#### [What to produce]
Report every line in the entries below that contains the word "closer", copying each such line in full.

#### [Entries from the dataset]
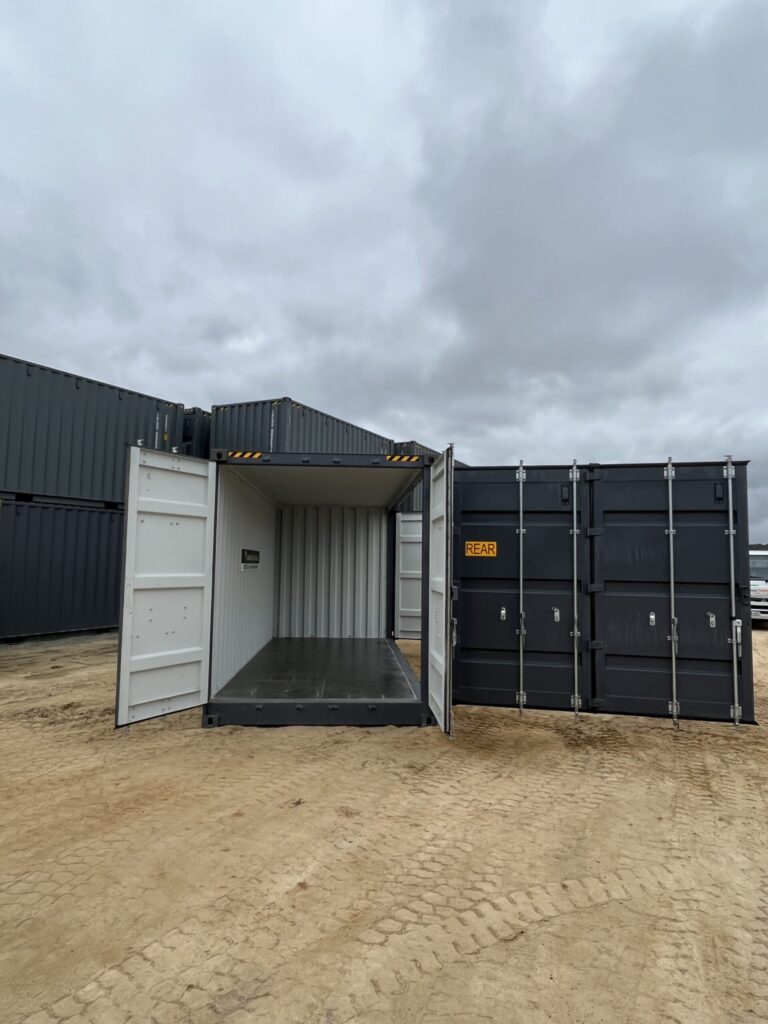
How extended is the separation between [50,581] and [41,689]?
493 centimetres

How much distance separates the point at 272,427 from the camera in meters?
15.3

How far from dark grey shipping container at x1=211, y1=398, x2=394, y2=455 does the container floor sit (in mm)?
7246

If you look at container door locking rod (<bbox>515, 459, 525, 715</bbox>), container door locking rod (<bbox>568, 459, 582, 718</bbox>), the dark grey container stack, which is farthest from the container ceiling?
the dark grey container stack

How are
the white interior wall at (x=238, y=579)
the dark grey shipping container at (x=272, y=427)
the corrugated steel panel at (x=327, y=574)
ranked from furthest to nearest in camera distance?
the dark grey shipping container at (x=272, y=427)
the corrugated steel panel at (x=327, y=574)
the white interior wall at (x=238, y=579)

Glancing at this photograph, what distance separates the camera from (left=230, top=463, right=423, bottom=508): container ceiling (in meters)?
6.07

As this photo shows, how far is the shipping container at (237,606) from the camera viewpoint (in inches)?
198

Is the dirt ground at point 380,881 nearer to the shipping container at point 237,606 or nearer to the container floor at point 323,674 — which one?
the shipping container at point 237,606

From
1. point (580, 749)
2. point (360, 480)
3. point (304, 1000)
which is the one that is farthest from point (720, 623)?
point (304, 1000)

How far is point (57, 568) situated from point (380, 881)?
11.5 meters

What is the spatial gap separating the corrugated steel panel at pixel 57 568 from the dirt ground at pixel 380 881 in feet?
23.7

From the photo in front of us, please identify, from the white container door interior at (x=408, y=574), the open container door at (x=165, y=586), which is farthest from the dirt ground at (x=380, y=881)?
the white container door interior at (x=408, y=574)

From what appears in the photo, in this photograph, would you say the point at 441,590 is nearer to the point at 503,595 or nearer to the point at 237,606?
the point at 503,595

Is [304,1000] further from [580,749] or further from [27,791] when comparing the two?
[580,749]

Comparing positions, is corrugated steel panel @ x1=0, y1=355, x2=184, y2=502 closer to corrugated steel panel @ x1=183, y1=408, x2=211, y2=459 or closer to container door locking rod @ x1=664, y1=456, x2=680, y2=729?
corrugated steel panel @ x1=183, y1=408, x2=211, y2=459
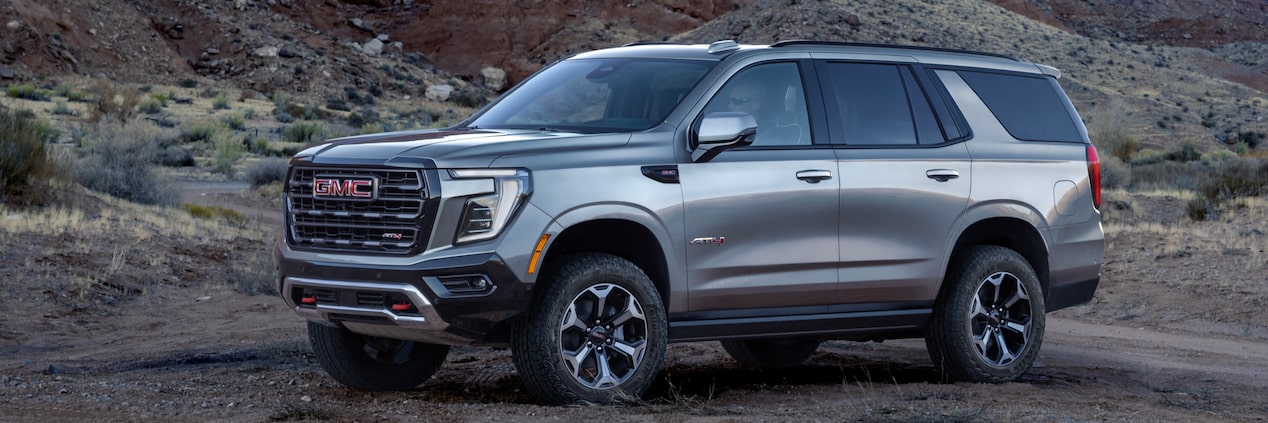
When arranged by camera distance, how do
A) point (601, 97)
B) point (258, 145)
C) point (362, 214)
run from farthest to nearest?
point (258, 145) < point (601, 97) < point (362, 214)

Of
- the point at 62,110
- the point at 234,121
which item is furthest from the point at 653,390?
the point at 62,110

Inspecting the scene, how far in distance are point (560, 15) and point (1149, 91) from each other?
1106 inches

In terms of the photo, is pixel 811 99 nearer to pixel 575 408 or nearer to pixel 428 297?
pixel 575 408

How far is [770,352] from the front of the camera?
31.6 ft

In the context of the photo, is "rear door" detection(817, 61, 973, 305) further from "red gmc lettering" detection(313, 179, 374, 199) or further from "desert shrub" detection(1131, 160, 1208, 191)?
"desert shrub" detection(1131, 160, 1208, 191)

...

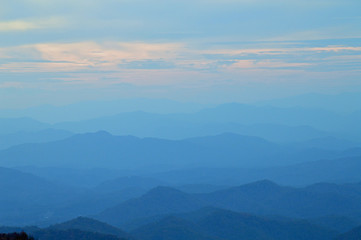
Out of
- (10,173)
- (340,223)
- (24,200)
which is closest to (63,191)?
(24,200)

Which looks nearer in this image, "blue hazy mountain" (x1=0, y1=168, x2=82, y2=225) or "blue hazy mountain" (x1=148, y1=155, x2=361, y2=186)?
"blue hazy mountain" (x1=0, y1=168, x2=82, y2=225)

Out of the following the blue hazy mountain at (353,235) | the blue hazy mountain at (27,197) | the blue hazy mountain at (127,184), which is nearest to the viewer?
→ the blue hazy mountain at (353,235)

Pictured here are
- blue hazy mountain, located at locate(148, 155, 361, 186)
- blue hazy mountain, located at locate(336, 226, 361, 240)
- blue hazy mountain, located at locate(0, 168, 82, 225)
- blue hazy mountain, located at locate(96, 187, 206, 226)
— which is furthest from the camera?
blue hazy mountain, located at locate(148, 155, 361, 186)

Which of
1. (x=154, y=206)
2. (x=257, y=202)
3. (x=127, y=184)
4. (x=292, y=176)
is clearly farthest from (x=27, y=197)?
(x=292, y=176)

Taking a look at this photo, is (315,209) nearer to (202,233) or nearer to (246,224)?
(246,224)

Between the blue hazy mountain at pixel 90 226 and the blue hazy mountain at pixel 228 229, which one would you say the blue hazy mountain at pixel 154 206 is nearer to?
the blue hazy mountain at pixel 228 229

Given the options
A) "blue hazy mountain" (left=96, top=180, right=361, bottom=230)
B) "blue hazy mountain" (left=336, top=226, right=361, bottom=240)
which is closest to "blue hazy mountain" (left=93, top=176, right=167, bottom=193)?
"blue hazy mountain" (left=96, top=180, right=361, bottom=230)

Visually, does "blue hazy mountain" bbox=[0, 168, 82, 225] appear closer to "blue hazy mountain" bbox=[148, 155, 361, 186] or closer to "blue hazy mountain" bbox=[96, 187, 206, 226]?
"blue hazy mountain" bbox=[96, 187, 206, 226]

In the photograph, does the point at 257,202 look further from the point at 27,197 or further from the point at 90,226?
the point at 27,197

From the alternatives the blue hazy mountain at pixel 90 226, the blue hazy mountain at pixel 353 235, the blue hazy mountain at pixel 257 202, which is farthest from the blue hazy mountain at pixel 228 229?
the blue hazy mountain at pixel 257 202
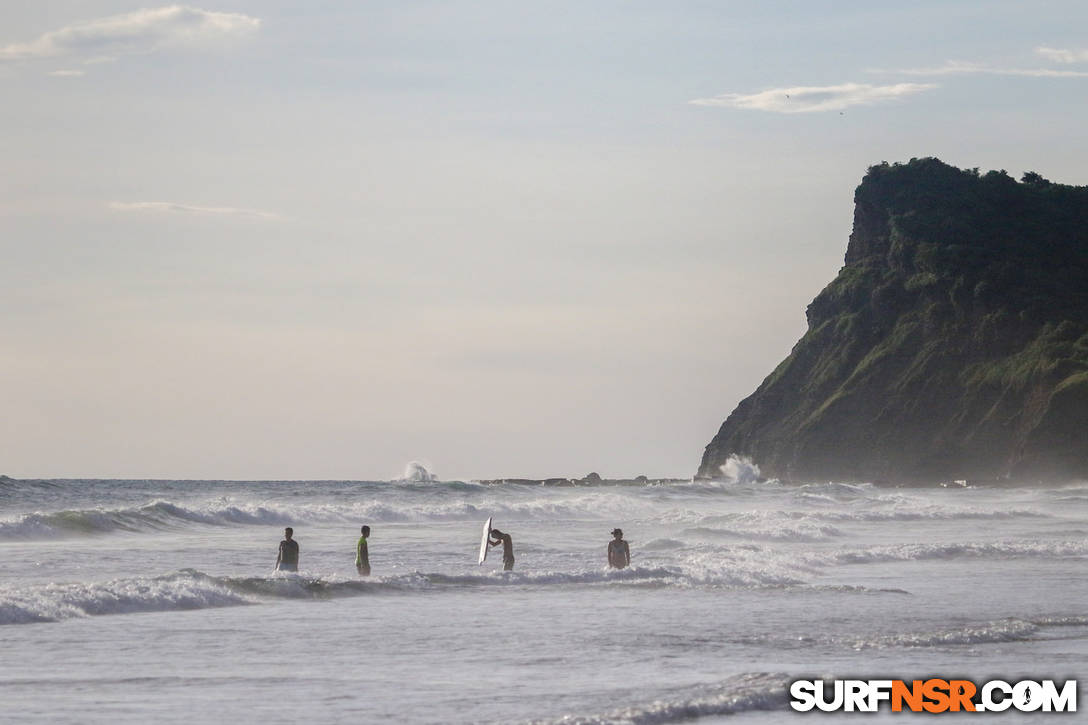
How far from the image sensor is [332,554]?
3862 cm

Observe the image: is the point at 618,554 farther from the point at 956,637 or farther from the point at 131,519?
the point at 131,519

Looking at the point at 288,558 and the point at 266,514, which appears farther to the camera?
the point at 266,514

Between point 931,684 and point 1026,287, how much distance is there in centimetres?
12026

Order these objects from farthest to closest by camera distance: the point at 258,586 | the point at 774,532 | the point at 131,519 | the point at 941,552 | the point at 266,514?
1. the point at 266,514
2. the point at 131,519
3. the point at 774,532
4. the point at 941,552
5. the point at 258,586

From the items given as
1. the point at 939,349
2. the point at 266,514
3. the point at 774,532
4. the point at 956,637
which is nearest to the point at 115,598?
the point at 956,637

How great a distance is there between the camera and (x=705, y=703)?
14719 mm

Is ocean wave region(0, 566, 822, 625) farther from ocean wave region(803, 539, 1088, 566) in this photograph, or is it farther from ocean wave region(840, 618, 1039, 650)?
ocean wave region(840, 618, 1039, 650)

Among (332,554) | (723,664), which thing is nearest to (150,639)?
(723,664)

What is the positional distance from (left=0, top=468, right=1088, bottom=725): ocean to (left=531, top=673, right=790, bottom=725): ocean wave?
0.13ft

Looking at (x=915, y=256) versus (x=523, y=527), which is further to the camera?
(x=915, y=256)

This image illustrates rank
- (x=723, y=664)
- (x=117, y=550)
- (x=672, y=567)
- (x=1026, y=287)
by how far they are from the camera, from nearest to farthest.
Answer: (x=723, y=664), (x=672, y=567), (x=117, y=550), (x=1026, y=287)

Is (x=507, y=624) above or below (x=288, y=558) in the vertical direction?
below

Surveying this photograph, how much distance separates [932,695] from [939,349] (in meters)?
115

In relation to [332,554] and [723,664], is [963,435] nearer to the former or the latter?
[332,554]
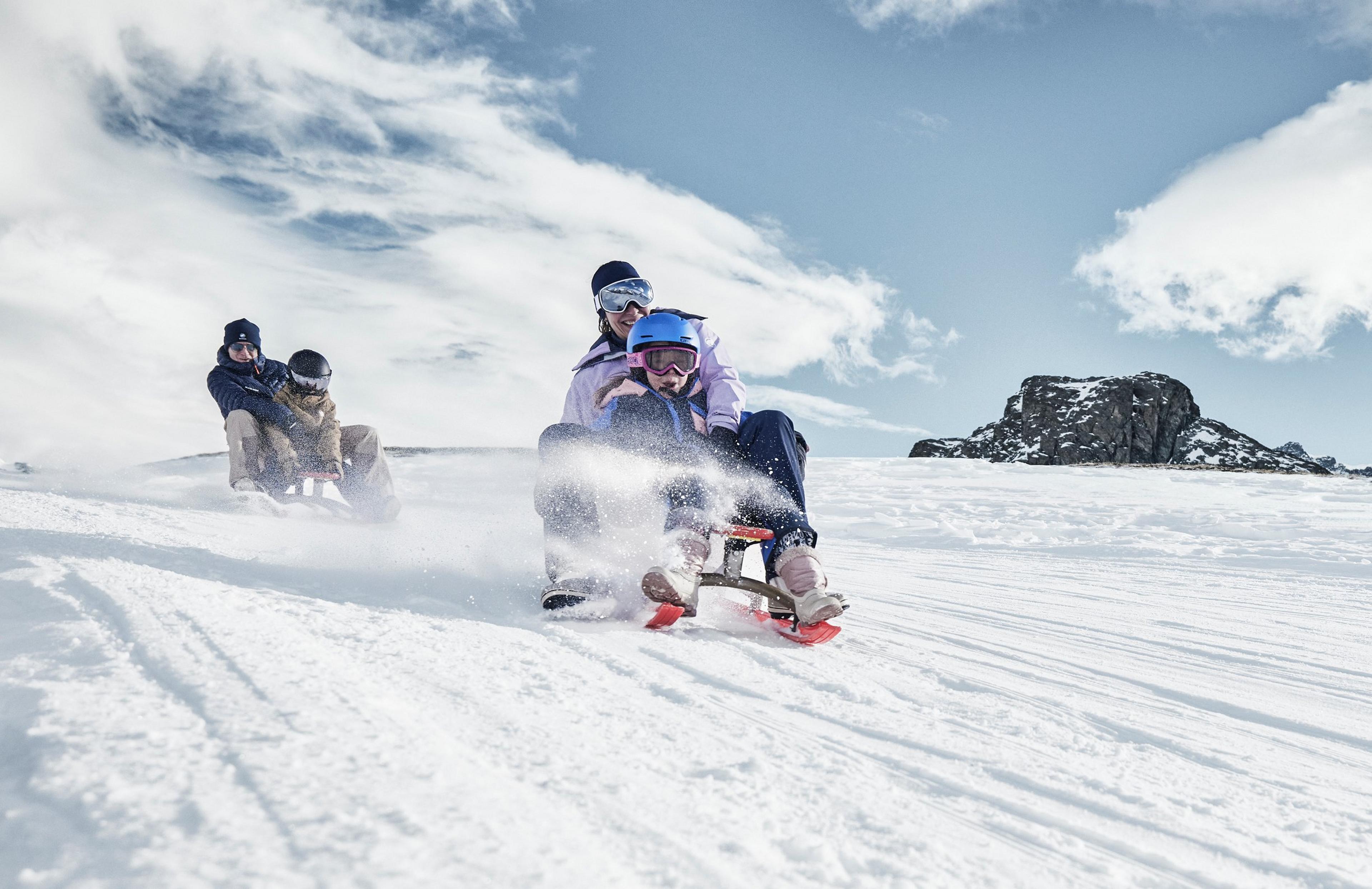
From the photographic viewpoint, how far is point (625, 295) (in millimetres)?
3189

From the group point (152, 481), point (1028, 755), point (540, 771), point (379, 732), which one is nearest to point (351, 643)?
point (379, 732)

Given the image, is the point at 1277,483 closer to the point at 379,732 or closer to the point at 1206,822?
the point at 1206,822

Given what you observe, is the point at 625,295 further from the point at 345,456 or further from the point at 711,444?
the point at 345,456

#### [Answer]
Comparing positions, is corrugated steel panel @ x1=0, y1=355, x2=184, y2=502 closer to corrugated steel panel @ x1=183, y1=408, x2=211, y2=459 or closer to container door locking rod @ x1=664, y1=456, x2=680, y2=729?
Visually, does "blue hazy mountain" bbox=[0, 168, 82, 225] appear closer to "blue hazy mountain" bbox=[148, 155, 361, 186] or closer to "blue hazy mountain" bbox=[96, 187, 206, 226]?
Given the image, is the point at 1277,483 closer to the point at 379,732 or closer to the point at 1206,822?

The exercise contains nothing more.